In the fall of 2011, after getting all of the necessary permits, Goerner began to put his gear in the waters of Dutch Harbor. This spring, he put his first oysters out. His long array of yellow buoys can be easily spotted when crossing the Jamestown Bridge on the eastbound side.

The floating setup consists of three long lines with a series of plastic trays attached to them. The trays are floated near the surface of the water, and anchored on both sides by four 4,000-pound concrete blocks that were installed by Harbormaster Sam Paterson. The oysters are put in the trays, and having them high in the water column ensures that they will get plenty to eat as they’re growing.

Goerner’s first deployment consisted of 300,000 oysters, and he plans to put out more gear – and more seeds, as the young oysters are called – next year. It takes 12 to 18 months for oysters to reach market size. The seeds that Goerner deployed came from Fishers Island at the eastern end of Long Island Sound in New York. They were about a year old when he purchased them. So in another month or two, Goerner will be ready to harvest his first crop.

To get permission for his project, Goerner first had to go to the Coastal Resources Management Council, which is responsible for issuing leases on behalf of the state of Rhode Island. The permitting process included a series of meetings with town officials and the state.

“It’s quite a drawn-out process,” Goerner said. “It goes out to public hearing. It takes about a year before the whole process is completed. Once CRMC signs off on it you have to get a license from DEM. Then you have to buy the gear and get the gear out there. It’s a lot of work.”

There were no objections raised by the public at any point in the process, which was surprising to Goerner, who expected to hear some pushback somewhere along the way.

Goerner said the biggest issue is that he won’t know what he will get out of the site until it goes through a yearlong cycle. Potential obstacles include organisms growing on the gear, which is unhealthy for the oysters. Then there is always the possibility of weather conditions that will make it unsafe for Goerner to work in the area. There have already been issues with the strong tide that runs through the bay.

“Once we start seeing the harvest this fall, we’ll see how well the oysters are coming out,” he said. “That has to be the most important thing. If the oysters have a good growth rate, that’s what we’re hoping for. So far to this point it looks like they’re growing pretty well.”

The array requires constant monitoring for biofouling. He has power-washing equipment on his boat, which he uses regularly to clean the gear. He also has a machine that tumbles the oysters. The trays are put in the machine, which spins them around for a minute or two. This procedure prevents the oysters from getting clumped up, promotes a rounder-shaped oyster, and helps to create a deeper cup in the oyster.

“It’s kind of monotonous and a laborious kind of work, but it ends up giving you a better product,” Goerner said.

Goerner still works at Saltwater Farms five days a week, and that prevents him from spending as much time as he would like working on his own array.

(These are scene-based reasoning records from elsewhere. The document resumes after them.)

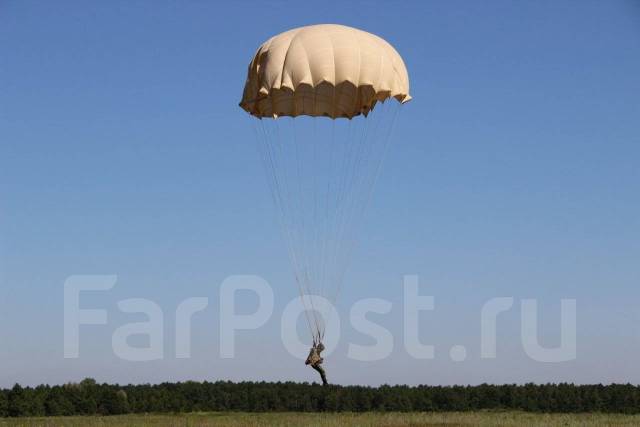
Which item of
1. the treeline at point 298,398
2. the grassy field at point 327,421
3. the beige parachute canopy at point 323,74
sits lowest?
the grassy field at point 327,421

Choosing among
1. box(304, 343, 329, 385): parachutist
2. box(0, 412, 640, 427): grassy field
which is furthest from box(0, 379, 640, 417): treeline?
box(304, 343, 329, 385): parachutist

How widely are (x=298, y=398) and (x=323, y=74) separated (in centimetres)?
2768

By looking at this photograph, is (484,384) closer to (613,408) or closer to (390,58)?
(613,408)

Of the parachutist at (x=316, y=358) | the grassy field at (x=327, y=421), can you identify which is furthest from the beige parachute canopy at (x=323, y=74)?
the grassy field at (x=327, y=421)

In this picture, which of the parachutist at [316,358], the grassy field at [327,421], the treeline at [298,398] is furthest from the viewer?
the treeline at [298,398]

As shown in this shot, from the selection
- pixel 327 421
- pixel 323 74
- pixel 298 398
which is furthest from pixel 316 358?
pixel 298 398

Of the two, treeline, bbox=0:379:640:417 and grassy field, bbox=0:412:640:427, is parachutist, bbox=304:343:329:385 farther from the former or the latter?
treeline, bbox=0:379:640:417

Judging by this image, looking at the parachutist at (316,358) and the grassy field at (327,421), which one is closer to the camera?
the parachutist at (316,358)

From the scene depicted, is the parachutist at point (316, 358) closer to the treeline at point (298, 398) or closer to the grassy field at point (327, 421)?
the grassy field at point (327, 421)

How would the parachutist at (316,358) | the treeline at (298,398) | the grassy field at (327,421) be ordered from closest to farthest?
the parachutist at (316,358)
the grassy field at (327,421)
the treeline at (298,398)

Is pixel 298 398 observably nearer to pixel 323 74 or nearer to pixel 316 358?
pixel 316 358

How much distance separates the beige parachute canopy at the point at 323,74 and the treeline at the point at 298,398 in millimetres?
24055

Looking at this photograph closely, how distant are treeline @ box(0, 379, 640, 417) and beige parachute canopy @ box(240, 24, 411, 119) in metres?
24.1

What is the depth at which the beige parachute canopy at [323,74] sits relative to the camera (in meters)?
33.1
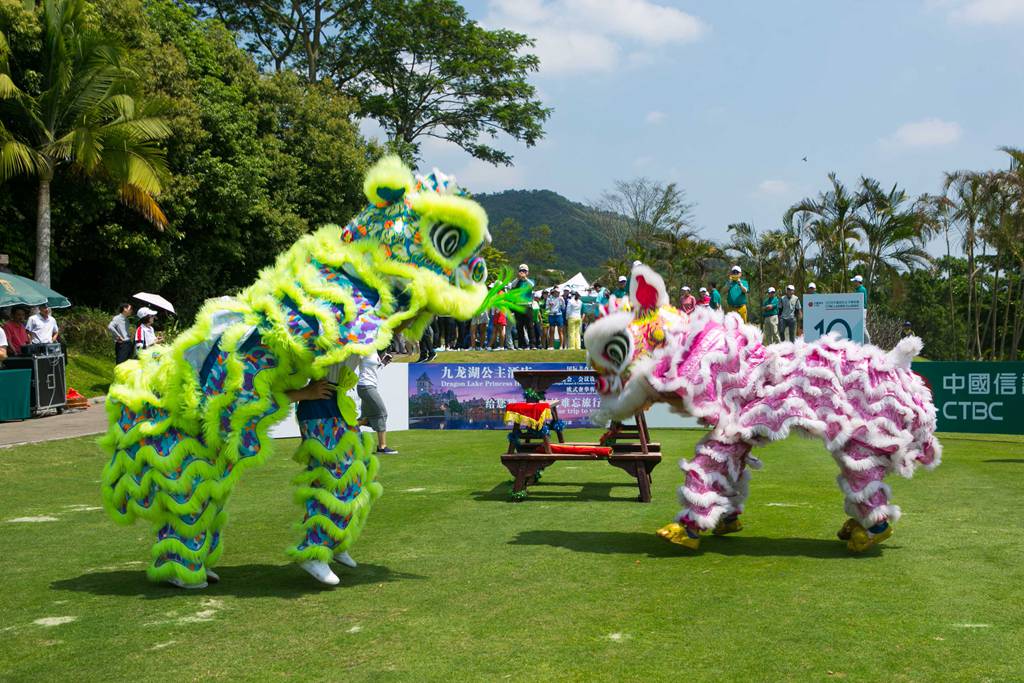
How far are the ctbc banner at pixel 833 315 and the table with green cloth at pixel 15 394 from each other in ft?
46.1

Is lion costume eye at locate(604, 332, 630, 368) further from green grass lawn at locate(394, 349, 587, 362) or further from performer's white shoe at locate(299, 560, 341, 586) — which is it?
green grass lawn at locate(394, 349, 587, 362)

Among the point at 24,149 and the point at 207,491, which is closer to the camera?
the point at 207,491

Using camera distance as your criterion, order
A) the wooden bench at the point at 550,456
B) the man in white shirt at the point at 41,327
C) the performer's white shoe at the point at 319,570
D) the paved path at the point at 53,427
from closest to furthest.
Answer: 1. the performer's white shoe at the point at 319,570
2. the wooden bench at the point at 550,456
3. the paved path at the point at 53,427
4. the man in white shirt at the point at 41,327

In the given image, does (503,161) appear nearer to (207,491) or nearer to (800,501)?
(800,501)

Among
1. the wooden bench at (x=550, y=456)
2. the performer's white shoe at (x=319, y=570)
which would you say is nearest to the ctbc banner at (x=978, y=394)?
the wooden bench at (x=550, y=456)

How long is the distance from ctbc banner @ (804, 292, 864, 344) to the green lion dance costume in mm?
13333

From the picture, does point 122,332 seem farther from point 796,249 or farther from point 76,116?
point 796,249

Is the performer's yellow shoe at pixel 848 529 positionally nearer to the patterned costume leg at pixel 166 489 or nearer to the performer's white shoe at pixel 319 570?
the performer's white shoe at pixel 319 570

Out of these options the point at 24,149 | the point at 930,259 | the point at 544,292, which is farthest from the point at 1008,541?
the point at 930,259

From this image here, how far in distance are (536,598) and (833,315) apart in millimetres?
13940

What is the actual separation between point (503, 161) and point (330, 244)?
34.7m

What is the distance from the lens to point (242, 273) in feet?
111

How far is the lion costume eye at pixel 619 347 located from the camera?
7.32 meters

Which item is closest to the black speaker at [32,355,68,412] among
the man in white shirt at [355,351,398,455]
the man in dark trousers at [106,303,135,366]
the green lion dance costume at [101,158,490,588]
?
the man in dark trousers at [106,303,135,366]
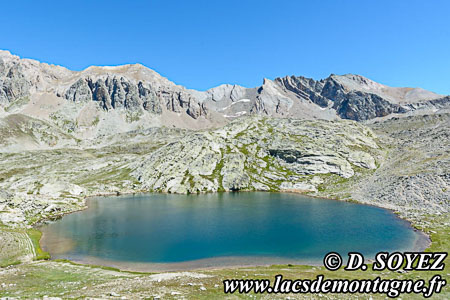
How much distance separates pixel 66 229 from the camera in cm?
7512

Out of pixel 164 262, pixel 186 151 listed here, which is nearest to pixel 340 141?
pixel 186 151

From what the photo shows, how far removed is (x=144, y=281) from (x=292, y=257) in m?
29.0

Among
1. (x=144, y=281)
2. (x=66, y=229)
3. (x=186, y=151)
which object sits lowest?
(x=66, y=229)

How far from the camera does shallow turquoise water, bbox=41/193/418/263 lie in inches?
2088

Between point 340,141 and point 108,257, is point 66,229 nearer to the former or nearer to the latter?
point 108,257

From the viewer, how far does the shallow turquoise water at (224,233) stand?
53.0 meters

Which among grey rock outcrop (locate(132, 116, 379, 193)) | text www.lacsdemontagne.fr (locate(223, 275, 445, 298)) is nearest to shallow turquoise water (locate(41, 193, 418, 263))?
text www.lacsdemontagne.fr (locate(223, 275, 445, 298))

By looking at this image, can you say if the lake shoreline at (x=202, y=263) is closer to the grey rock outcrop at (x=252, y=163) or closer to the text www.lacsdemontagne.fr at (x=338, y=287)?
the text www.lacsdemontagne.fr at (x=338, y=287)

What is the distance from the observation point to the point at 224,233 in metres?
66.4

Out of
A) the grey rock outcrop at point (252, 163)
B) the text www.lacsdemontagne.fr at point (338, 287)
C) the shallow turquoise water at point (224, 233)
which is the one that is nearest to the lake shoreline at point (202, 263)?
the shallow turquoise water at point (224, 233)

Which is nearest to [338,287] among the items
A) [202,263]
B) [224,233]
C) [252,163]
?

He is trying to rearrange his schedule so that he can work on his own project at least two days a week in preparation for the upcoming oyster harvest.

Once the oysters are ready, Goerner plans to sell his crop to American Mussel Harvesters in North Kingstown. He is also interested in contacting local restaurants in the hope that they will be interested in putting locally grown seafood on their tables.

“I have to get them cleaned up and see if we can start selling some,” Goerner said. “All the money has been going out. Hopefully we’ll start seeing a little bit coming back.”

Goerner, who has lived in Jamestown since 1983, sees aquaculture as a key element in restoring Narragansett Bay to its historic status as an important seafood producer.

“Up until the last five or 10 years, the bay has produced an awful lot of quality shellfish,” Goerner said. “The numbers have diminished. Aquaculture is a way to return some of that seafood production to the bay. It’s a sustainable kind of enterprise. It’s quite a bit of work, but I think it’s going to work out in the end. It’s going to provide some seafood and some employment.”